Представлюсь, я ведь здесь не зритель:
Баррьентос, доктор всех наук,
я адвокат и попечитель
бездомных, нищих и тупых,
и тех, чье имя – только звук;
нанять другого не хотите ль?
Но денег нет у вас таких —
снять адвокатскую контору,
тогда, не покладая рук,
с тобой разделаюсь я скоро.
 
   Адвокат достает из портфеля какие-то бумаги и перьевую ручку; ручку он оставляет на коленях у Молины, а сам в это время объясняет, как будет строиться его линия защиты:
 
Багаж защиты невелик,
и перспективы небольшие,
и, судя по числу улик,
все за тебя давно решили.
К таким процессам я привык,
покончим с делом мы в два счета,
я предлагаю напрямик:
играй для судей идиота
или признанье подпиши мне.
 
   Чтобы окончательно убедить своего подзащитного, адвокат вкладывает ручку в его непослушные пальцы и подсовывает бумаги, не прерывая пения:
 
Совет бесплатный я даю,
послушай, если интересно:
чтобы порадовать судью,
признайся сам, что ты убийца, —
тогда получишь легкий срок.
Иначе толку не добиться,
и ты окажешься, дружок,
пожизненно в каморке тесной.
 
   Если уж человек, назначенный быть его адвокатом, хладнокровно присутствовал на таком допросе… Хуану Молине не хотелось думать о том, каков же будет прокурор. В общем, направляемый твердой рукой защитника, Хуан Молина подписал признание, лежавшее у него на коленях. Когда с этим было покончено, доктор Баррьентос улыбнулся и похлопал своего клиента по многострадальной спине.

4

   Дело слушалось недолго. Приговор огласили с такой поспешностью, словно это был военно-полевой трибунал. Хуан Молина, сидевший на скамье подсудимых рядом со своим бездеятельным адвокатом, проявил внимания к процессу не больше, чем случайный свидетель, а не обвиняемый.
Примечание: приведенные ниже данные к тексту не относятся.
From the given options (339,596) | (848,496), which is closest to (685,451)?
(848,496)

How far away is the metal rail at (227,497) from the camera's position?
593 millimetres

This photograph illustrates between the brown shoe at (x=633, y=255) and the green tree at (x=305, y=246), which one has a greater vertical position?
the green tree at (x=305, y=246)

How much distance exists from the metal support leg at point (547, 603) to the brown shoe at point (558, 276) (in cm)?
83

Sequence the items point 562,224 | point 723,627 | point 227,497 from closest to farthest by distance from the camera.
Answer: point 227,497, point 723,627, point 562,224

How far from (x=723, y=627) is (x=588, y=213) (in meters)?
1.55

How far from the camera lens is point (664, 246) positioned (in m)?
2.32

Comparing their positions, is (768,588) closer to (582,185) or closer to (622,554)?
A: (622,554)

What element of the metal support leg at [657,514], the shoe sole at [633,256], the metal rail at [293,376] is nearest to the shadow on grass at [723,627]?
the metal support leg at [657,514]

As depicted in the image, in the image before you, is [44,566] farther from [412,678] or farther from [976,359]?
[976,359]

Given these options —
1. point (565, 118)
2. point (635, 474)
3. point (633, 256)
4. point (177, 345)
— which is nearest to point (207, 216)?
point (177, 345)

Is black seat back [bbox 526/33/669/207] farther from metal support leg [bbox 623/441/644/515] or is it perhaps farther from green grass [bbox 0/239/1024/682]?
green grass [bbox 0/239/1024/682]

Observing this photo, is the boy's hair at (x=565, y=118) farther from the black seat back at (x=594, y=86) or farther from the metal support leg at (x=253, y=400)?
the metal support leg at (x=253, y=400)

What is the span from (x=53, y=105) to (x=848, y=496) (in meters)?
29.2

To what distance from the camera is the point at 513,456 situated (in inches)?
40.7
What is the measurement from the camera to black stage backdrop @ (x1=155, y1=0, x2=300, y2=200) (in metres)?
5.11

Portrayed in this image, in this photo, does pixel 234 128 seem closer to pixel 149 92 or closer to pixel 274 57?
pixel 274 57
Он в общем представлял, какое наказание его ожидает, однако ничего не сделал, чтобы как-то улучшить свое положение. Невозможно было отрицать, что он подписал признание своей вины, которым полицейские тыкали в его разбитый нос; однако нельзя отрицать и того, что если бы адвокат не убедил его подмахнуть эту бумагу, Молина мог бы объяснить судье, каким способом эти признание было получено. В конце концов, в материалах следствия значилось, что именно Молина вызвал полицию, когда обнаружил труп. Но дело было в том, что после смерти Ивонны Молину мало беспокоила собственная судьба. Он ни разу не упомянул о Карлосе Гарделе; юноша скорее предпочел бы провести всю жизнь в тюрьме, чем вовлечь Певчего Дрозда в скандальную историю с непредсказуемыми последствиями. С другой стороны, доказательства вины Молины на первый взгляд казались неопровержимыми: одежда, сверху донизу испачканная кровью покойной; следы посмертных объятий на теле Ивонны, наводившие на мысль о сопротивлении и борьбе; тот факт, что на двери не обнаружено следов взлома, а у Молины были ключи от квартиры; а главное – отпечатки пальцев Хуана Молины на рукоятке ножа, ставшего орудием убийства. В защиту подсудимого можно было заявить, что этот ножик давно находился в квартире в качестве домашней утвари и что Молина, безусловно, не раз держал его в руках. Но сам подсудимый не собирался ничего говорить в свое оправдание. Он не хотел никому доставлять проблем. Откровенно говоря, без Ивонны собственное существование стало Молине глубоко безразлично.